Task to complete:
Write out the passage of the specialization discussion below word for word, from "In math-speak: the" to "instead of beneficial.".

To generalise or specialise? - hhm
http://plus.maths.org/latestnews/jan-apr08/generalists/index.html

======
jd
Interesting study that leads to a mundane/obvious conclusion. In the final
paragraph it says:

    
    
       These results go against some long held beliefs [...]
       that societies require specialisation to be productive
       and efficient. However, D'Orazio thinks that, at least 
       for biological purposes, the new model will set a
       standard for future work.
    

In the cookie shop example -- wouldn't you say that an employee who can both
make and sell cookies is still very specialized? Two specializations perhaps,
but specialized nonetheless. Even if you don't take the second order benefits
(that having several specializations leads to better insight/productivity in
both tasks) into account any model that claims that specializing in one single
thing is the optimal division of labor is clearly wrong.

In math-speak: the commonly held belief is that for any society without
division of labor you can get to a better/more productive society by
introducing some version of division of labor. The belief was never that for
any society you can get a more productive society by increasing the division
of labor. (Obviously false because specialization itself bears a cost
[education, etc] and the marginal benefit of additional specialization
decreases the more specialized somebody is, therefore there must be a point
where additional specialization is actually harmful instead of beneficial.
This contradicts the claim that specialization is unconditionally good.)

Mathematical model: nice.

New or counter intuitive results: not as far as I can tell.

Dataset content:

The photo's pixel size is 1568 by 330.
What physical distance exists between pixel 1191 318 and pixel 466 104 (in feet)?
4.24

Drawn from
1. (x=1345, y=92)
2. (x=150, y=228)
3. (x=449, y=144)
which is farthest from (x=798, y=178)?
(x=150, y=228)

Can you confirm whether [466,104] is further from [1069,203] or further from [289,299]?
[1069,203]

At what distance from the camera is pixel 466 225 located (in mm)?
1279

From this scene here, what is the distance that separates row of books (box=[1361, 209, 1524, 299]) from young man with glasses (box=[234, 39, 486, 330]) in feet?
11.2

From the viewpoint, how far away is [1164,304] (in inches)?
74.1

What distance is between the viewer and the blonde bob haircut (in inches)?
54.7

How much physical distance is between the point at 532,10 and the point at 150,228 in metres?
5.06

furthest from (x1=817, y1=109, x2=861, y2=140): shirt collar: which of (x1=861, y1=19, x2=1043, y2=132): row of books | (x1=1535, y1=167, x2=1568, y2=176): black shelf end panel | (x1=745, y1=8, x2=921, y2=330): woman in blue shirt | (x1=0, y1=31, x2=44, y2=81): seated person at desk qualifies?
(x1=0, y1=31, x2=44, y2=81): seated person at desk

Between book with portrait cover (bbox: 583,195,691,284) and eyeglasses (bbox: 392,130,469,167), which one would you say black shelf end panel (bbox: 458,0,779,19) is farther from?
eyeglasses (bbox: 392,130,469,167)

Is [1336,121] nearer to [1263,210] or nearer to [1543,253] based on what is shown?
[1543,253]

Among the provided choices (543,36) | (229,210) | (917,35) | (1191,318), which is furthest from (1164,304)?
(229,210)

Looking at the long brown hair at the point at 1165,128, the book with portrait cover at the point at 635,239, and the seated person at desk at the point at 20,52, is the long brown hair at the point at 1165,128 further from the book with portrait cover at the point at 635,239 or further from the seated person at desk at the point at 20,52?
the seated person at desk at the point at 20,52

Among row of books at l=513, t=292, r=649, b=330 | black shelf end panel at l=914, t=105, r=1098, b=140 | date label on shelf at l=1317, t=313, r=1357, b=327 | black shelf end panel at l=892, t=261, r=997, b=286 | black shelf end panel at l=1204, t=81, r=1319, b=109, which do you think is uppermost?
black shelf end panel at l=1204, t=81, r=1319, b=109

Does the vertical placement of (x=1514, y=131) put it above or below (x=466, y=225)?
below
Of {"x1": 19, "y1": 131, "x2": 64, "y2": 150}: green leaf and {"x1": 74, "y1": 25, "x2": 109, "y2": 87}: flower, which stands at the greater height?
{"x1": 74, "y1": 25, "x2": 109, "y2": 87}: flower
...
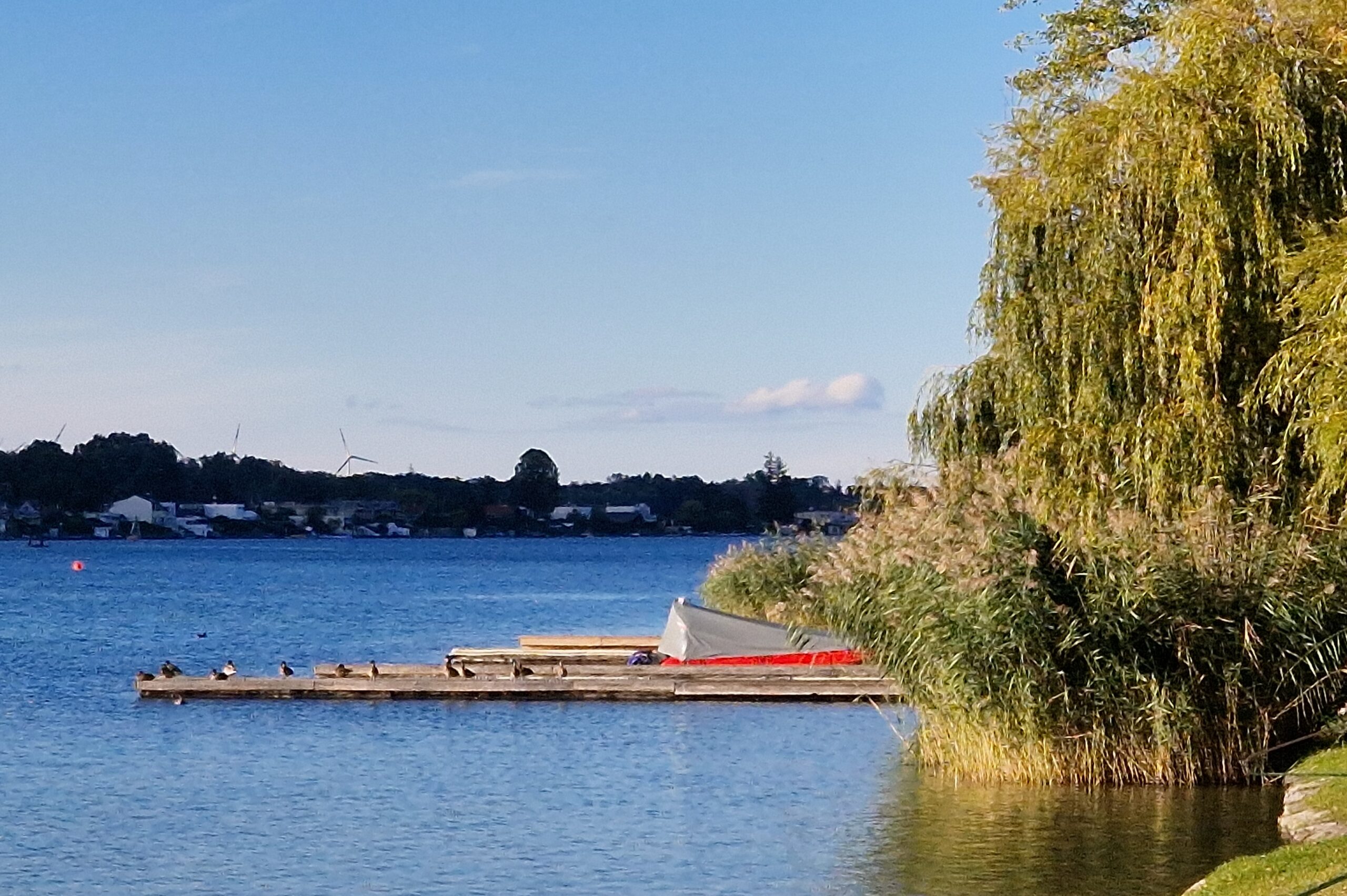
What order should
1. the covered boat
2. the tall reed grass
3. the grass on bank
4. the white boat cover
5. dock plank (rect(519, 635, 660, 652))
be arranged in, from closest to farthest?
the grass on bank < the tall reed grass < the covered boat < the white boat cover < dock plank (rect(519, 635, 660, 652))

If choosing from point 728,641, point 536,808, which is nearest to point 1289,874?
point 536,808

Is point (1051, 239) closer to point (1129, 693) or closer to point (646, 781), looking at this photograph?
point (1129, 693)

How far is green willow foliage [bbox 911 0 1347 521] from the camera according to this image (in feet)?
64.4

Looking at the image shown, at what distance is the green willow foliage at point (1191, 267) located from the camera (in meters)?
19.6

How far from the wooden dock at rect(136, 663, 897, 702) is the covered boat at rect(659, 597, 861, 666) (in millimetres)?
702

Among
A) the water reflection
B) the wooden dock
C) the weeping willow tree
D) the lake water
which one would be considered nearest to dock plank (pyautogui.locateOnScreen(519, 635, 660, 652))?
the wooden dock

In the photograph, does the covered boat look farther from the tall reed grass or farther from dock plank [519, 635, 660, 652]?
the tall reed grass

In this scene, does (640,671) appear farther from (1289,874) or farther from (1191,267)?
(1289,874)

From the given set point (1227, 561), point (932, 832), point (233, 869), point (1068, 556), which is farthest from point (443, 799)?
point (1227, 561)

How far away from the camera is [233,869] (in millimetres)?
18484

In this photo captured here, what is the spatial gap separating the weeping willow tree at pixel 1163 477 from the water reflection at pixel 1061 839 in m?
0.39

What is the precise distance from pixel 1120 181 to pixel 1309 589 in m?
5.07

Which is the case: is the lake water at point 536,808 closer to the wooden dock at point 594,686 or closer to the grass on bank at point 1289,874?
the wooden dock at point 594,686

Exercise result:
In math-speak: the commonly held belief is that for any society without
division of labor you can get to a better/more productive society by
introducing some version of division of labor. The belief was never that for
any society you can get a more productive society by increasing the division
of labor. (Obviously false because specialization itself bears a cost
[education, etc] and the marginal benefit of additional specialization
decreases the more specialized somebody is, therefore there must be a point
where additional specialization is actually harmful instead of beneficial.